There is a general sense of optimism in the French fintech scene, owing to an effervescent startup culture, increased access to capital, availability of technical talent, financial incentives and, of course, the uncertainty of Brexit as an opportunity for France and the Paris Region. Area startups like Younited Credit (consumer credit), Famoco (payment solutions), DreamQuark (AI for marketing, risk and compliance) and dejamobile (mobile technologies for payment and trade) were among the 120 exhibitors, ready to show off their innovative products to financial decision-makers.
On Tuesday, Nicolas Dufourcq, Managing Director of Bpifrance (the French public investment bank), mentioned that they are currently investing in more 800 fintech startups each year, thanks to a $10 billion fund. The government’s generous R&D tax credit, combined with a large talent pool of computer scientists, data analysts and engineers, is another boon for banks and fintech companies, especially in the Paris area’s highly-diversified economy and high concentration of industry players, startups and large multinationals working together to push the fintech envelope and enrich the entire ecosystem.
It should therefore come as no surprise to learn that the Paris Region is the leader in Europe for investment and home to 4 of the world’s top 10 banks. Valérie Pécresse, President of the Paris Region, addressed the crowd on Wednesday to highlight the work happening here to help companies navigate the setup process, with a dedicated team of experts on call to assist companies with their go-to-market strategy, visas, real estate, housing, schools for children and a host of other services. A “starter pack” has also been introduced, offering up to €250,000 for international companies looking to expand and hire in the Paris Region.

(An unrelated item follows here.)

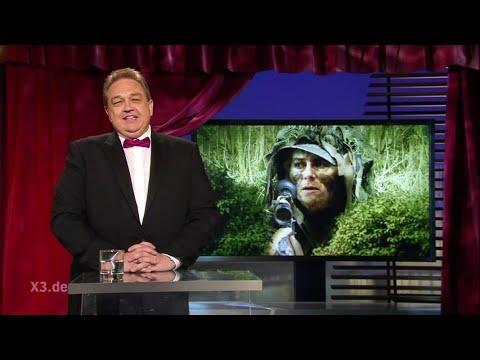 Oliver Kalkofes Laudatio für Ursula von der Leyen | extra 3 | NDR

Valérie Pécresse was also adamant about the financial sector’s sense of social responsibility, especially as it pertains to equality. This being France after all, she posed philosophical and moral questions like, “What happens to the future of medicine and women’s health if there are few women working in AI? Inclusion is the answer to root out unconscious biases that can have serious consequences.” New measures like Elles de France and have been introduced to ensure equal access to STEM education and remove barriers for women in tech. In that vein, the Paris Region also offers advantageous microcredit to social entrepreneurs.
As the FinTech Forum came to a close and the last glass of champagne was drunk, participants were left with the understanding that big things are happening here for fintech. As local, national and and foreign investment continues to drive innovation, it’s certain that banks and other financial stakeholders will increasingly look to France and the Paris Region for technology, innovation and talent to grow and transform their business.